Las tortugas se juntan en grupos compactos en el mar, llamados flotillas. Hasta donde sabemos, las tortugas carecen de algo parecido a la racionalidad. Tienen, sin embargo, un gran sentido de la orientación en el mar. Se sabe que recuerdan la playa exacta donde nacieron. Se orientan con gradientes de temperatura, corrientes marinas, e incluso, se especula que utilizan (en base a algún mecanismo desconocido) el campo magnético terrestre. Utilizan el olor, el oleaje e incluso la flora y fauna. Las tortugas carecen de algún tipo de lenguaje que sepamos. Sin embargo, al menos fenomenológicamente, son seres con una inmensa voluntad para vivir. No debería ser complicado demostrar que tienen voluntad propia: deciden donde anidar, buscar alimento, la pareja de apareamiento. Se asustan con mucha luz en la noche, etc.

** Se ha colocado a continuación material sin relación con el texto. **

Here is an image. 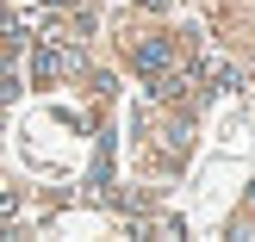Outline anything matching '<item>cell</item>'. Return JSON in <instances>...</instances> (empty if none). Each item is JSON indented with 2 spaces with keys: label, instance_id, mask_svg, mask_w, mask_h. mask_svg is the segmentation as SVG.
I'll use <instances>...</instances> for the list:
<instances>
[{
  "label": "cell",
  "instance_id": "obj_1",
  "mask_svg": "<svg viewBox=\"0 0 255 242\" xmlns=\"http://www.w3.org/2000/svg\"><path fill=\"white\" fill-rule=\"evenodd\" d=\"M81 69V56H69L62 44H50V37H31V75L37 81H56V75Z\"/></svg>",
  "mask_w": 255,
  "mask_h": 242
},
{
  "label": "cell",
  "instance_id": "obj_2",
  "mask_svg": "<svg viewBox=\"0 0 255 242\" xmlns=\"http://www.w3.org/2000/svg\"><path fill=\"white\" fill-rule=\"evenodd\" d=\"M168 62H174V44H168V37H143V44L131 50V69L137 75H162Z\"/></svg>",
  "mask_w": 255,
  "mask_h": 242
}]
</instances>
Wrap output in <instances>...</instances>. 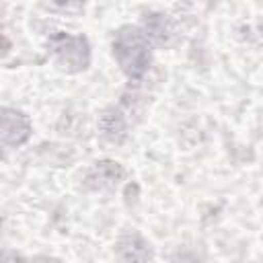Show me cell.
I'll return each mask as SVG.
<instances>
[{
  "mask_svg": "<svg viewBox=\"0 0 263 263\" xmlns=\"http://www.w3.org/2000/svg\"><path fill=\"white\" fill-rule=\"evenodd\" d=\"M111 49L121 72L132 80L142 78L152 64V43L146 33L138 27L127 25L117 29V33L113 35Z\"/></svg>",
  "mask_w": 263,
  "mask_h": 263,
  "instance_id": "1",
  "label": "cell"
},
{
  "mask_svg": "<svg viewBox=\"0 0 263 263\" xmlns=\"http://www.w3.org/2000/svg\"><path fill=\"white\" fill-rule=\"evenodd\" d=\"M51 55L58 62L60 68L68 72H78L84 70L90 62V49L88 41L82 35H70V33H60L51 39Z\"/></svg>",
  "mask_w": 263,
  "mask_h": 263,
  "instance_id": "2",
  "label": "cell"
},
{
  "mask_svg": "<svg viewBox=\"0 0 263 263\" xmlns=\"http://www.w3.org/2000/svg\"><path fill=\"white\" fill-rule=\"evenodd\" d=\"M31 136V119L14 109V107H2L0 113V138L2 144L8 148H16L25 144Z\"/></svg>",
  "mask_w": 263,
  "mask_h": 263,
  "instance_id": "3",
  "label": "cell"
},
{
  "mask_svg": "<svg viewBox=\"0 0 263 263\" xmlns=\"http://www.w3.org/2000/svg\"><path fill=\"white\" fill-rule=\"evenodd\" d=\"M117 263H154V251L150 242L136 230L119 236L115 245Z\"/></svg>",
  "mask_w": 263,
  "mask_h": 263,
  "instance_id": "4",
  "label": "cell"
},
{
  "mask_svg": "<svg viewBox=\"0 0 263 263\" xmlns=\"http://www.w3.org/2000/svg\"><path fill=\"white\" fill-rule=\"evenodd\" d=\"M123 179H125V168L119 162L101 160V162H95L92 168L86 173L84 183L88 189L107 191V189H115Z\"/></svg>",
  "mask_w": 263,
  "mask_h": 263,
  "instance_id": "5",
  "label": "cell"
},
{
  "mask_svg": "<svg viewBox=\"0 0 263 263\" xmlns=\"http://www.w3.org/2000/svg\"><path fill=\"white\" fill-rule=\"evenodd\" d=\"M99 125H101V134L109 142H123L127 138V117L121 109H115V107L105 109L101 113Z\"/></svg>",
  "mask_w": 263,
  "mask_h": 263,
  "instance_id": "6",
  "label": "cell"
},
{
  "mask_svg": "<svg viewBox=\"0 0 263 263\" xmlns=\"http://www.w3.org/2000/svg\"><path fill=\"white\" fill-rule=\"evenodd\" d=\"M146 33V37L150 39V43H158V45H164L171 41V37L175 35V29H173V21L164 14H150L146 18V25L142 29Z\"/></svg>",
  "mask_w": 263,
  "mask_h": 263,
  "instance_id": "7",
  "label": "cell"
},
{
  "mask_svg": "<svg viewBox=\"0 0 263 263\" xmlns=\"http://www.w3.org/2000/svg\"><path fill=\"white\" fill-rule=\"evenodd\" d=\"M259 31H261V41H263V25H261V29H259Z\"/></svg>",
  "mask_w": 263,
  "mask_h": 263,
  "instance_id": "8",
  "label": "cell"
}]
</instances>
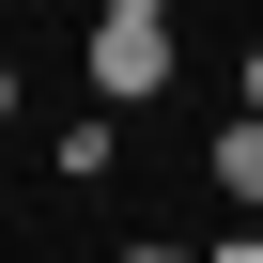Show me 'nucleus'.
<instances>
[{
  "instance_id": "f257e3e1",
  "label": "nucleus",
  "mask_w": 263,
  "mask_h": 263,
  "mask_svg": "<svg viewBox=\"0 0 263 263\" xmlns=\"http://www.w3.org/2000/svg\"><path fill=\"white\" fill-rule=\"evenodd\" d=\"M171 16H140V0H93V93L108 108H140V93H171Z\"/></svg>"
},
{
  "instance_id": "39448f33",
  "label": "nucleus",
  "mask_w": 263,
  "mask_h": 263,
  "mask_svg": "<svg viewBox=\"0 0 263 263\" xmlns=\"http://www.w3.org/2000/svg\"><path fill=\"white\" fill-rule=\"evenodd\" d=\"M140 16H171V0H140Z\"/></svg>"
},
{
  "instance_id": "7ed1b4c3",
  "label": "nucleus",
  "mask_w": 263,
  "mask_h": 263,
  "mask_svg": "<svg viewBox=\"0 0 263 263\" xmlns=\"http://www.w3.org/2000/svg\"><path fill=\"white\" fill-rule=\"evenodd\" d=\"M232 108H263V47H248V78H232Z\"/></svg>"
},
{
  "instance_id": "20e7f679",
  "label": "nucleus",
  "mask_w": 263,
  "mask_h": 263,
  "mask_svg": "<svg viewBox=\"0 0 263 263\" xmlns=\"http://www.w3.org/2000/svg\"><path fill=\"white\" fill-rule=\"evenodd\" d=\"M0 108H16V62H0Z\"/></svg>"
},
{
  "instance_id": "f03ea898",
  "label": "nucleus",
  "mask_w": 263,
  "mask_h": 263,
  "mask_svg": "<svg viewBox=\"0 0 263 263\" xmlns=\"http://www.w3.org/2000/svg\"><path fill=\"white\" fill-rule=\"evenodd\" d=\"M217 186H232V201H263V108H232V124H217Z\"/></svg>"
}]
</instances>
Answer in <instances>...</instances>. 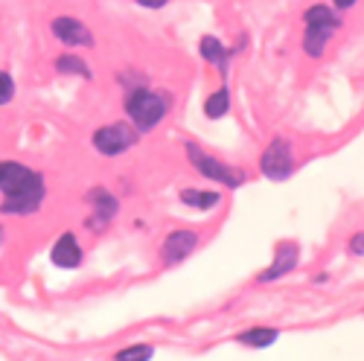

Llevan existiendo en la Tierra desde hace 200 millones de años, prácticamente la eternidad. Pensemos en la especie humana vista desde el punto de vista de las tortugas: esos monos ya caminan erguidos; míralos, ya hablan; mira, construyen pirámides; ahora tienen luz en la noche, que molestos. Este animalillo lento, de mirada inocente no se ha dado cuenta de sus hondas raíces en la historia del planeta y de su gran perseverancia.
A pesar de ello, la explotación de las tortugas para consumo de carne y huevos ha llevado a que sus poblaciones decaigan. Por fortuna hay estrategias y acciones de conservación. Los humanos han ayudado a que más tortugas de lo normal lleguen al mar, cuidando sus nidos. Sus números han mejorado ya que estos programas llevan algún tiempo.
Las tortugas constituyen especies que deben conservarse como vestigio a la voluntad y la perseverancia ante la adversidad.